### AUFGABENTEILE
**1.** Was wird laut dem Auszug über die gesellschaftliche Rolle von Museen heute zunehmend von Museen erwartet?
**2.** Zähle aus dem Auszug über die gesellschaftliche Rolle von Museen alle Gruppen auf, die inzwischen das Potenzial von Museen im Kampf gegen Vorurteile und Diskriminierung erkannt haben.
**3.** Führe den Auszug über die gesellschaftliche Rolle von Museen im Anschluss an seinen letzten Satz fort.

### AUSGEWÄHLTER AUSZUG
..............................

Während die kuratorische Praxis also vielerorts inklusiver geworden ist und sich bei der Darstellung von Differenz stärker um Gerechtigkeit bemüht, werden Forderungen an Museen lauter, sich offener und zugänglicher darzustellen und stärker um jene Menschen zu kümmern, die im Museumspublikum traditionell unterrepräsentiert sind. Heute wird von Museen mehr und mehr erwartet, dass sie sich sozial engagieren und gesellschaftliche Verantwortung wahrnehmen. Viele Besucher*innen, Community-Gruppen und Gleichstellungsaktivist*innen haben inzwischen erkannt, dass Museen mit ihrer Wirkungsmacht und ihrem Potenzial zu den Bedingungen beitragen, unter denen Vorurteile und Diskriminierung bekämpft sowie Gleichberechtigung und Fairness eingefordert werden (Sandell 2016). Vielen Museen eröffnet dieser Wandel spannende neue Möglichkeiten, sich stärker nach außen zu öffnen und nachhaltige Allianzen mit anderen Akteur*innen zu schmieden – etwa in den Themen- und Arbeitsfeldern Gleichberechtigung und sozialem Einbezug, Gesundheit, karitativem Engagement und sozialen Diensten. Durch Partnerschaften dieser Art können gesellschaftlich aktive Museen ihre Relevanz und Wirkung weiter steigern. Und während Museen als relevante Akteure immer sichtbarer in Erscheinung treten, trägt ein wachsender Bestand wissenschaftlicher Arbeiten und deren Anwendung in der Praxis und Sozialpolitik dazu bei, die gesellschaftlich aktive Rolle von Museen weltweit fester zu verankern.

..............................

### BEREITGESTELLTE EINTRÄGE

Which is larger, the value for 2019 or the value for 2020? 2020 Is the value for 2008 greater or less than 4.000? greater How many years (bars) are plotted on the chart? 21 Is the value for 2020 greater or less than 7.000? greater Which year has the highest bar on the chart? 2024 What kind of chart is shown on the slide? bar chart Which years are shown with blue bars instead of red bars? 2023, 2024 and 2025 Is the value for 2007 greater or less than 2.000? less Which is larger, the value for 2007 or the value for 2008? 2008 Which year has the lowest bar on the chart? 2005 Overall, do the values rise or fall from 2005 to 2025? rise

..............................

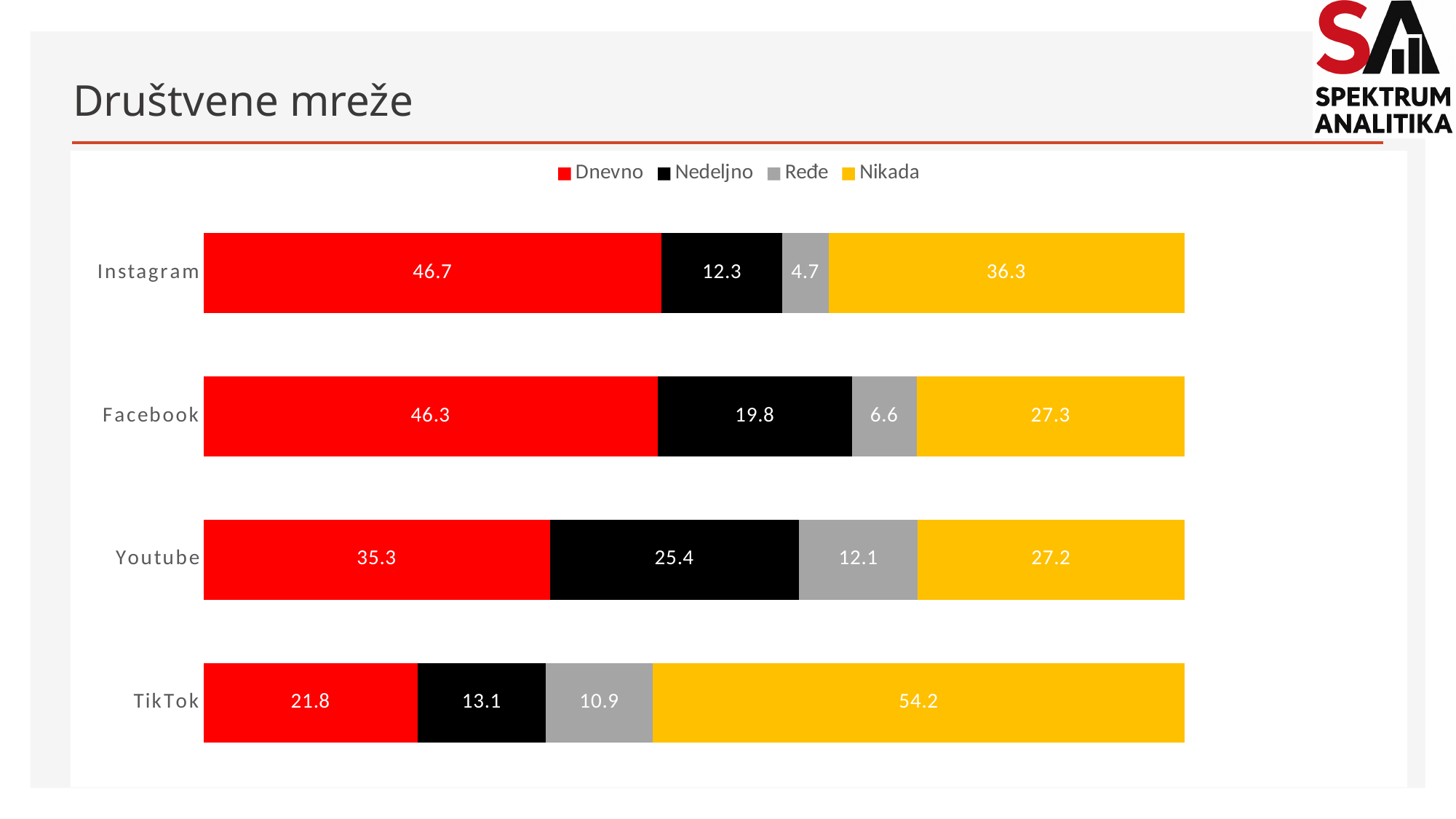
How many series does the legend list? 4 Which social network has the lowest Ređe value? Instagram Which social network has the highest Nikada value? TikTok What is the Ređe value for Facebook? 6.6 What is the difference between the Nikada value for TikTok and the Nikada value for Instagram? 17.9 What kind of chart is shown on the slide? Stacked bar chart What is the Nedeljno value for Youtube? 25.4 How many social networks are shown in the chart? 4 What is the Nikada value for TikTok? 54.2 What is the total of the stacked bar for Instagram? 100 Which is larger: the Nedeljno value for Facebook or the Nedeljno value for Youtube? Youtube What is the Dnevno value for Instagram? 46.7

..............................

### LÖSUNGEN
**1.** Von Museen wird erwartet, dass sie sich sozial engagieren und gesellschaftliche Verantwortung wahrnehmen.

**2.** Besucher*innen, Community-Gruppen, Gleichstellungsaktivist*innen

**3.**
Die spezifische Rolle von Museen und ihr gesellschaftlicher Beitrag
Inwieweit sind Museen also in der Lage, zu sozialer Gerechtigkeit beizutragen? Und über welche spezifischen Ressourcen und Eigenschaften, die sich für mehr Gerechtigkeit und Fairness nutzbar machen lassen, verfügen sie?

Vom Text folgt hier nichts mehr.